Fecal microbiota transplantation has one established indication and a long list of conditions in active investigation. This page is the map; each entry links to a longer evidence brief.

FDA-recognised

  • Recurrent C. difficile 85–95% cure after multiply-recurrent CDI. Standard of care after the second recurrence.

Strong / emerging evidence

Active research

  • Autism spectrum disorder Open-label trials show sustained GI and behavioural improvements two years on.
  • Depression Small pilots suggest improvements in depressive and anxiety symptoms via the gut–brain axis.

Also under study

  • MDRO decolonisation, NAFLD, Parkinson's, melanoma immunotherapy response, GVHD. Smaller search interest, more limited evidence — covered briefly across the site.
Briefs

Conditions covered in brief

Conditions with smaller search interest or more preliminary evidence — summarised here rather than given a dedicated page.

Mixed evidence

Irritable bowel syndrome (IBS)

IBS was an early target for FMT on the logic that altered gut microbial communities contribute to symptoms. The trial record is genuinely split. Johnsen and colleagues (2018, Norway) found single-dose colonoscopic FMT improved symptoms at three months versus placebo, while Halkjær and colleagues (2018, Denmark) found capsule FMT performed worse than placebo. El-Salhy's group in Bergen has since reported dose-dependent benefit from a well-characterised "super-donor", with response rates around 65–75% at 30g and higher doses.

Net read: FMT may help a subset of IBS patients, but donor selection, dose, and route appear to matter more than for CDI. It is not standard care, and meta-analyses across mixed protocols are inconclusive.

Limited evidence

Crohn's disease

Evidence for FMT in Crohn's is far thinner than for ulcerative colitis. Small open-label series and pilot RCTs (Sokol 2020; Vaughn 2016) show that FMT can be delivered safely in Crohn's and that some patients achieve clinical response, but durable remission rates are modest and inconsistent. A recurring concern is that the inflamed Crohn's mucosa may resist long-term donor microbiota engraftment.

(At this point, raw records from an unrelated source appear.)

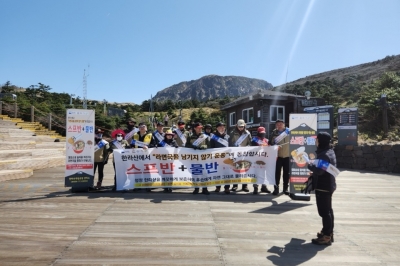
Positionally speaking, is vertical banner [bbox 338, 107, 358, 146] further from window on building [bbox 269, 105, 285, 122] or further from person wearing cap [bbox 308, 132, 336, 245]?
person wearing cap [bbox 308, 132, 336, 245]

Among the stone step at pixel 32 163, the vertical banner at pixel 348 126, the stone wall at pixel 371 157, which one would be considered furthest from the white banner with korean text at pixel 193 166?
the vertical banner at pixel 348 126

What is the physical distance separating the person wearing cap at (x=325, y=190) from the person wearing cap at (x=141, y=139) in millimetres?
4956

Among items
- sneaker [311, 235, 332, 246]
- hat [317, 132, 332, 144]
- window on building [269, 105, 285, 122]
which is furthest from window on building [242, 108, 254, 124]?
sneaker [311, 235, 332, 246]

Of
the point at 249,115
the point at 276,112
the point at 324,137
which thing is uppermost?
the point at 276,112

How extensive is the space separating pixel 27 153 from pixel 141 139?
7247mm

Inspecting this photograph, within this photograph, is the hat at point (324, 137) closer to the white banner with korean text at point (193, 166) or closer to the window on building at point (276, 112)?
the white banner with korean text at point (193, 166)

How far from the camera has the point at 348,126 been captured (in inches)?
592

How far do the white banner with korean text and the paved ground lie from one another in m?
0.42

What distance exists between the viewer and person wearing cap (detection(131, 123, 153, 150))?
8.16 m

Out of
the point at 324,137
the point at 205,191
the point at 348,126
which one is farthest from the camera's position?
the point at 348,126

FMT for Crohn's remains investigational. Most active research is exploring it as maintenance after surgically induced remission rather than as primary induction therapy.

Promising small trials

Hepatic encephalopathy

Hepatic encephalopathy (HE) — the neurocognitive complication of cirrhosis driven in large part by gut-derived ammonia and inflammation — is one of the more mechanistically coherent FMT indications. Bajaj and colleagues have run a series of small randomised and open-label trials showing that FMT (by enema or capsule) reduces recurrent HE episodes, improves cognition, and shifts the microbiome away from ammonia-producing taxa.

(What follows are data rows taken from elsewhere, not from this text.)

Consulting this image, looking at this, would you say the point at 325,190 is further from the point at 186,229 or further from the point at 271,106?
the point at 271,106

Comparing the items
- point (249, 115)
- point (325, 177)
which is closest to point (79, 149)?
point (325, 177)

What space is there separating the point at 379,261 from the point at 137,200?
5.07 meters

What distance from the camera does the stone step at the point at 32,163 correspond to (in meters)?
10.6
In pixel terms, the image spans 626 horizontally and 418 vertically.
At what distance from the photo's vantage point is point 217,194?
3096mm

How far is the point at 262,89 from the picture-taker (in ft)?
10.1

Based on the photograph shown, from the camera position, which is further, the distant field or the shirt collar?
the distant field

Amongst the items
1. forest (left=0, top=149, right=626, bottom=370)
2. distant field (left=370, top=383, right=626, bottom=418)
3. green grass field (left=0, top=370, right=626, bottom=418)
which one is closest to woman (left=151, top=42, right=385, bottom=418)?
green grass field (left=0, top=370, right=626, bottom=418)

Sample sizes are small and follow-up is limited, but the signal is consistent. Larger phase 2/3 trials are ongoing, and the FDA has granted orphan-drug designation to FMT products targeting recurrent HE.

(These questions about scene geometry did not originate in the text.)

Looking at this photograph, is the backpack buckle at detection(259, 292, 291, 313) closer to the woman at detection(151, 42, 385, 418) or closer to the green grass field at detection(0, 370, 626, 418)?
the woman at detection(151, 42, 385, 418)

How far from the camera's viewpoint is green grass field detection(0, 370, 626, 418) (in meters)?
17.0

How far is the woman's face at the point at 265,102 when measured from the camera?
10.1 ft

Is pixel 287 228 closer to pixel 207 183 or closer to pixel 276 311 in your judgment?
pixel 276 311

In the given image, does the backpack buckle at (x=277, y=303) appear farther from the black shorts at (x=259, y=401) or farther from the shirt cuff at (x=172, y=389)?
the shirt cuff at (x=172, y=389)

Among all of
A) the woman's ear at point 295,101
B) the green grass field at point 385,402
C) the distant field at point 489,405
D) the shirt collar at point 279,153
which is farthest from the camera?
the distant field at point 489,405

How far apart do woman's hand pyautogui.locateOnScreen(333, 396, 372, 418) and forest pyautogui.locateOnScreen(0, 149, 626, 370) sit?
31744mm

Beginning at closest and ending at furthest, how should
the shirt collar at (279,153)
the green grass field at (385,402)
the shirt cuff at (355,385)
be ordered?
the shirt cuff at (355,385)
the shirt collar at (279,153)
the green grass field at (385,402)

Mechanistic interest, modest clinical effect

Metabolic health (obesity, insulin resistance, NAFLD)

The proof-of-concept came from Vrieze et al. (2012), who showed that FMT from lean donors transiently improved insulin sensitivity in men with metabolic syndrome. Subsequent trials — Kootte 2017, Allegretti 2020, Yu 2020 — broadly replicated short-term metabolic improvements but found that effects waned by 12–18 weeks as the recipient microbiome reverted.

FMT does not produce meaningful or sustained weight loss in humans, despite striking mouse data. Current interest centres on combining FMT with dietary or pharmacological maintenance, and on identifying the specific microbial consortia (rather than whole stool) that drive the metabolic signal.